**Work to do:** Please convert the records below into a Markdown table with the columns Row and Line, giving each line its own row number and leaving out any blank lines.

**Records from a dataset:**
# # # # # # #

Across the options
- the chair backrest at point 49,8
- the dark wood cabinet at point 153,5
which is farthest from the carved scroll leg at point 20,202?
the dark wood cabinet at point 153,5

# # # # # # #

**Output below:**
| Row | Line |
|---|---|
| 1 | Across the options |
| 2 | - the chair backrest at point 49,8 |
| 3 | - the dark wood cabinet at point 153,5 |
| 4 | which is farthest from the carved scroll leg at point 20,202? |
| 5 | the dark wood cabinet at point 153,5 |